Popular Posts

Friday, September 21, 2012

MDM Architecture (or FAD)

I've been away from the blogsphere for a while as I currently working on a new book on the subject of Master Data Management. One of the ideas I've been developing is around what are the key principles that underpin an MDM solution? I believe that these principles can be summaries within four words; Flexibility, Authority, Decoupling and Secure or FADS for short. The word FADS is used because it reminds us that unless we adhere to the underlying principles of the MDM architecture the MDM component will become an out dated concept (or a fad).


The MDM architecture should have flexibility built into it. By this I mean the following:

·         The design of the solution should be able to handle change to master data, master data definitions, business needs and legal changes.

·         It should make use of industry standards to ensure that the use of multiple technology (and changes in technology) can be accommodated.
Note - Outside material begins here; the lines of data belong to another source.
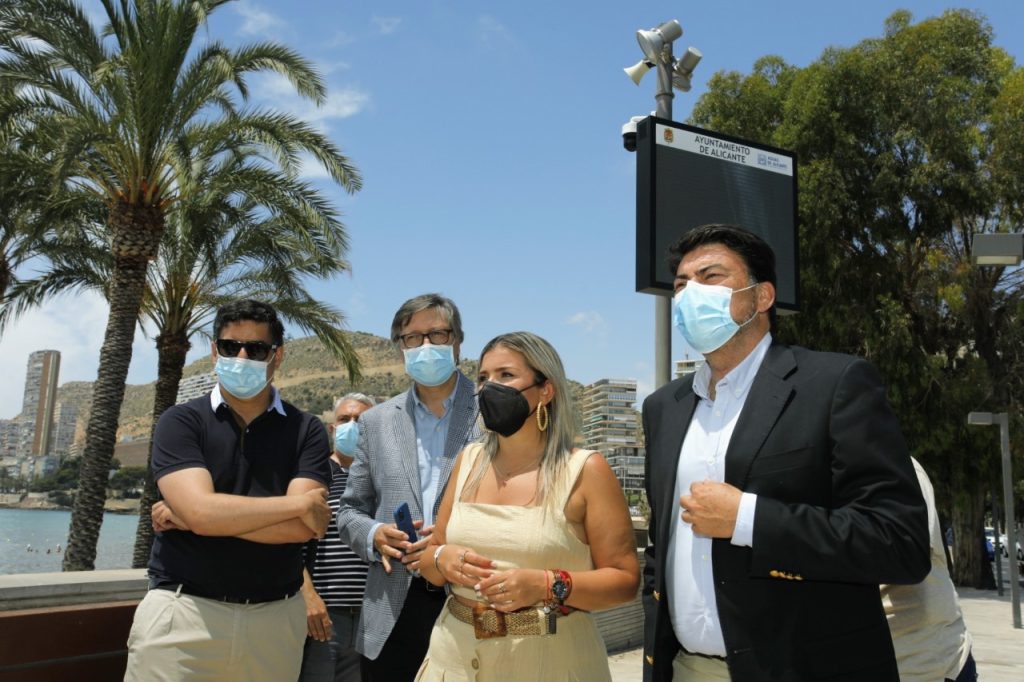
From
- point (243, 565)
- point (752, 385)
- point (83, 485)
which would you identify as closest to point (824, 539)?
point (752, 385)

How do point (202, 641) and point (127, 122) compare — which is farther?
point (127, 122)

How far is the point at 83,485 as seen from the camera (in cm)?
1505

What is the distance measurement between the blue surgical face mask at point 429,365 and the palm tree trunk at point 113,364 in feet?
40.0

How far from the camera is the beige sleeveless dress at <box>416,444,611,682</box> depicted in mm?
2705

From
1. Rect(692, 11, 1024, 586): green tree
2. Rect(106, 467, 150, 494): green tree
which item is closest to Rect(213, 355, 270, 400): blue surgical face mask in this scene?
Rect(692, 11, 1024, 586): green tree

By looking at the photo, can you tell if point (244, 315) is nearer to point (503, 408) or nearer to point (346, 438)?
point (503, 408)

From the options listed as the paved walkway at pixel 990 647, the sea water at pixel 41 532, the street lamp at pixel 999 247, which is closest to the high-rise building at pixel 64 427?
the sea water at pixel 41 532

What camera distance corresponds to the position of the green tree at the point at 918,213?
20.7 metres

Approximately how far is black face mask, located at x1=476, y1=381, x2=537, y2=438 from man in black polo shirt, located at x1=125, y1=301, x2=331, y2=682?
2.55ft

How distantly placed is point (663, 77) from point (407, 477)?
500 cm

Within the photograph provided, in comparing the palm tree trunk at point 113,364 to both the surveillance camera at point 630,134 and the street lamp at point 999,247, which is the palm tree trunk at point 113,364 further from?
the street lamp at point 999,247

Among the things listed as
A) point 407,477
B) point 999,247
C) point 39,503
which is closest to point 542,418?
point 407,477

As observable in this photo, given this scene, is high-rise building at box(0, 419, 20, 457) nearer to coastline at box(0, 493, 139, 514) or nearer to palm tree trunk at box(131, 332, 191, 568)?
coastline at box(0, 493, 139, 514)

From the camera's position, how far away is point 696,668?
2.42m
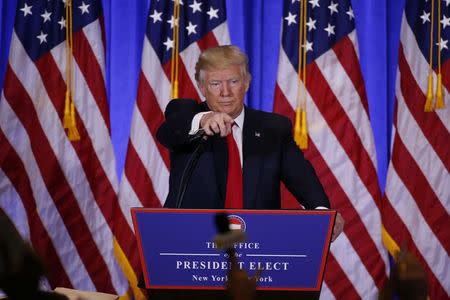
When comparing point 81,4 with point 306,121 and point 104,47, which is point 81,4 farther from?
point 306,121

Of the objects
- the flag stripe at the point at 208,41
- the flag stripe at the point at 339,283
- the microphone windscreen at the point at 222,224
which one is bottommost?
the flag stripe at the point at 339,283

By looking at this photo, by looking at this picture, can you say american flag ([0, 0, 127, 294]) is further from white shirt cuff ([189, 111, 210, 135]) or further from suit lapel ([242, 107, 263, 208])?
white shirt cuff ([189, 111, 210, 135])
This will also ensure that the rollout is easier as less pain will be felt integrating with variety of vendor software packages that can typically be found across most organisations. Standards don’t need to be technology based they may represent coding standards from standards bodies such as ISO.

·         It should be based on the concept of re-use. This means that sub components should be designed to be re-useable and also existing systems should be re-used within the MDM architecture if they can add value.

·         It should be possible to incrementally develop the MDM solution rather than have to embark on a big bang approach. This allows business value to be realised quickly whilst building towards the final end state.

·         It should be based upon consistency in the architecture. By this I mean that the architecture should be based upon the whole end state at least from a logical and conceptual level resulting in a reducing design conflicts.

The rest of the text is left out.